[Records drawn from a dataset]

Content starts

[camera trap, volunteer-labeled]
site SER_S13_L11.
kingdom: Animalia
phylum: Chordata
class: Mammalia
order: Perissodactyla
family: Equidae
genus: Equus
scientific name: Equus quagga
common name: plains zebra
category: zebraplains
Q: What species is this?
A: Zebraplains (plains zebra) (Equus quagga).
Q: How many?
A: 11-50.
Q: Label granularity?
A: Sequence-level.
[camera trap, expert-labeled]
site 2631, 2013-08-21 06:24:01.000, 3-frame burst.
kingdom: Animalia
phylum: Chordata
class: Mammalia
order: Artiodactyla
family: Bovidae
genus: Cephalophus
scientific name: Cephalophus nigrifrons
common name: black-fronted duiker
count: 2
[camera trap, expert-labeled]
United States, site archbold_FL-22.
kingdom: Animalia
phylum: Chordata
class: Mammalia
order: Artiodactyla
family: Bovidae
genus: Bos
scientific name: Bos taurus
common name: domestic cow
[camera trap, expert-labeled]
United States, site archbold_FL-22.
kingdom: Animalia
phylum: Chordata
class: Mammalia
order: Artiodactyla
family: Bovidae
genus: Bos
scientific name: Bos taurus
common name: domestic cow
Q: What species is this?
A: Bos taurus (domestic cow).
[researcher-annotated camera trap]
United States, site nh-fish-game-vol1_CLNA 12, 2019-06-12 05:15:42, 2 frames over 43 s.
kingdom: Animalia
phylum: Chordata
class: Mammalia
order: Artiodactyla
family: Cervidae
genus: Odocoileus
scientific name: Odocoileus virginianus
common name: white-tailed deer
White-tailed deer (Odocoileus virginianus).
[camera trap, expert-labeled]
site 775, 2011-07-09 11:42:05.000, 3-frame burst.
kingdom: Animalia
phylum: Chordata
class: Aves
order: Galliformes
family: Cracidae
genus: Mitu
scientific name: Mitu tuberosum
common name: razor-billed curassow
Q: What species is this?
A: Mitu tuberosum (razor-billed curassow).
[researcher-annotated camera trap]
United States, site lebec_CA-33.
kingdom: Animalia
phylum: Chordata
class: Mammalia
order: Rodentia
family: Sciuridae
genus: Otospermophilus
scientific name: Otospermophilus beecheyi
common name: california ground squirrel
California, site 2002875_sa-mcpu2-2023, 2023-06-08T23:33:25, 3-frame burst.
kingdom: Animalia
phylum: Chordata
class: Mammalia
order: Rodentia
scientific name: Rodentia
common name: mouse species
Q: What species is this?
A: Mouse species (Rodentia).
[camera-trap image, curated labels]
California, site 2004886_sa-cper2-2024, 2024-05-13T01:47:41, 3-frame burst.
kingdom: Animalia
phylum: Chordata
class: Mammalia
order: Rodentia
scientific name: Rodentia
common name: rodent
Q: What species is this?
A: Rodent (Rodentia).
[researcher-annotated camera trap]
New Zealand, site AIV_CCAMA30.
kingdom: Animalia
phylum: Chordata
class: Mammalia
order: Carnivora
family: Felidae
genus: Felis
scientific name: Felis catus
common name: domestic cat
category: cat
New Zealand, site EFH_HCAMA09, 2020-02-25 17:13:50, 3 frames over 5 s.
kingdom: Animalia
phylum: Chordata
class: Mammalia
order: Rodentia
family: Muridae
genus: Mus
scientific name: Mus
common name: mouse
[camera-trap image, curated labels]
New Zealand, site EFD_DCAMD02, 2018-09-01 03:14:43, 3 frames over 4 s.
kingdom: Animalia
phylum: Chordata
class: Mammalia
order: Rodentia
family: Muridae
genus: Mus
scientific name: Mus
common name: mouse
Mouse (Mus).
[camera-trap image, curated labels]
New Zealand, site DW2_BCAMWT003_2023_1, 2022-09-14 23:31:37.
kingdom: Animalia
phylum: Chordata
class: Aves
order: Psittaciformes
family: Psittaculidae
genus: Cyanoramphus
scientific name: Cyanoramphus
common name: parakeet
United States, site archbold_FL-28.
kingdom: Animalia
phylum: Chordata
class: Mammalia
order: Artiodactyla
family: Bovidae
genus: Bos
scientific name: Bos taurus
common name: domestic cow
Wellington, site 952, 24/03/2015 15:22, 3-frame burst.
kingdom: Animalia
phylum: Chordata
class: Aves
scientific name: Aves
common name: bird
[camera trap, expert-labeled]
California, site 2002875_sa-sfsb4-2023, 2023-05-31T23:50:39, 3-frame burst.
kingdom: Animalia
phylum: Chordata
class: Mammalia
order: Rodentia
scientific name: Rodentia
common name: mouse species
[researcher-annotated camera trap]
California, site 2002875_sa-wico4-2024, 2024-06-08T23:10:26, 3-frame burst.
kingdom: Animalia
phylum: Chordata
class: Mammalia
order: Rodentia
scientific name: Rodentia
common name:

Content ends

The problem - All the entries above should come back exactly as they are written.

Answer box -
[camera trap, volunteer-labeled]
site SER_S13_L11.
kingdom: Animalia
phylum: Chordata
class: Mammalia
order: Perissodactyla
family: Equidae
genus: Equus
scientific name: Equus quagga
common name: plains zebra
category: zebraplains
Q: What species is this?
A: Zebraplains (plains zebra) (Equus quagga).
Q: How many?
A: 11-50.
Q: Label granularity?
A: Sequence-level.
[camera trap, expert-labeled]
site 2631, 2013-08-21 06:24:01.000, 3-frame burst.
kingdom: Animalia
phylum: Chordata
class: Mammalia
order: Artiodactyla
family: Bovidae
genus: Cephalophus
scientific name: Cephalophus nigrifrons
common name: black-fronted duiker
count: 2
[camera trap, expert-labeled]
United States, site archbold_FL-22.
kingdom: Animalia
phylum: Chordata
class: Mammalia
order: Artiodactyla
family: Bovidae
genus: Bos
scientific name: Bos taurus
common name: domestic cow
[camera trap, expert-labeled]
United States, site archbold_FL-22.
kingdom: Animalia
phylum: Chordata
class: Mammalia
order: Artiodactyla
family: Bovidae
genus: Bos
scientific name: Bos taurus
common name: domestic cow
Q: What species is this?
A: Bos taurus (domestic cow).
[researcher-annotated camera trap]
United States, site nh-fish-game-vol1_CLNA 12, 2019-06-12 05:15:42, 2 frames over 43 s.
kingdom: Animalia
phylum: Chordata
class: Mammalia
order: Artiodactyla
family: Cervidae
genus: Odocoileus
scientific name: Odocoileus virginianus
common name: white-tailed deer
White-tailed deer (Odocoileus virginianus).
[camera trap, expert-labeled]
site 775, 2011-07-09 11:42:05.000, 3-frame burst.
kingdom: Animalia
phylum: Chordata
class: Aves
order: Galliformes
family: Cracidae
genus: Mitu
scientific name: Mitu tuberosum
common name: razor-billed curassow
Q: What species is this?
A: Mitu tuberosum (razor-billed curassow).
[researcher-annotated camera trap]
United States, site lebec_CA-33.
kingdom: Animalia
phylum: Chordata
class: Mammalia
order: Rodentia
family: Sciuridae
genus: Otospermophilus
scientific name: Otospermophilus beecheyi
common name: california ground squirrel
California, site 2002875_sa-mcpu2-2023, 2023-06-08T23:33:25, 3-frame burst.
kingdom: Animalia
phylum: Chordata
class: Mammalia
order: Rodentia
scientific name: Rodentia
common name: mouse species
Q: What species is this?
A: Mouse species (Rodentia).
[camera-trap image, curated labels]
California, site 2004886_sa-cper2-2024, 2024-05-13T01:47:41, 3-frame burst.
kingdom: Animalia
phylum: Chordata
class: Mammalia
order: Rodentia
scientific name: Rodentia
common name: rodent
Q: What species is this?
A: Rodent (Rodentia).
[researcher-annotated camera trap]
New Zealand, site AIV_CCAMA30.
kingdom: Animalia
phylum: Chordata
class: Mammalia
order: Carnivora
family: Felidae
genus: Felis
scientific name: Felis catus
common name: domestic cat
category: cat
New Zealand, site EFH_HCAMA09, 2020-02-25 17:13:50, 3 frames over 5 s.
kingdom: Animalia
phylum: Chordata
class: Mammalia
order: Rodentia
family: Muridae
genus: Mus
scientific name: Mus
common name: mouse
[camera-trap image, curated labels]
New Zealand, site EFD_DCAMD02, 2018-09-01 03:14:43, 3 frames over 4 s.
kingdom: Animalia
phylum: Chordata
class: Mammalia
order: Rodentia
family: Muridae
genus: Mus
scientific name: Mus
common name: mouse
Mouse (Mus).
[camera-trap image, curated labels]
New Zealand, site DW2_BCAMWT003_2023_1, 2022-09-14 23:31:37.
kingdom: Animalia
phylum: Chordata
class: Aves
order: Psittaciformes
family: Psittaculidae
genus: Cyanoramphus
scientific name: Cyanoramphus
common name: parakeet
United States, site archbold_FL-28.
kingdom: Animalia
phylum: Chordata
class: Mammalia
order: Artiodactyla
family: Bovidae
genus: Bos
scientific name: Bos taurus
common name: domestic cow
Wellington, site 952, 24/03/2015 15:22, 3-frame burst.
kingdom: Animalia
phylum: Chordata
class: Aves
scientific name: Aves
common name: bird
[camera trap, expert-labeled]
California, site 2002875_sa-sfsb4-2023, 2023-05-31T23:50:39, 3-frame burst.
kingdom: Animalia
phylum: Chordata
class: Mammalia
order: Rodentia
scientific name: Rodentia
common name: mouse species
[researcher-annotated camera trap]
California, site 2002875_sa-wico4-2024, 2024-06-08T23:10:26, 3-frame burst.
kingdom: Animalia
phylum: Chordata
class: Mammalia
order: Rodentia
scientific name: Rodentia
common name:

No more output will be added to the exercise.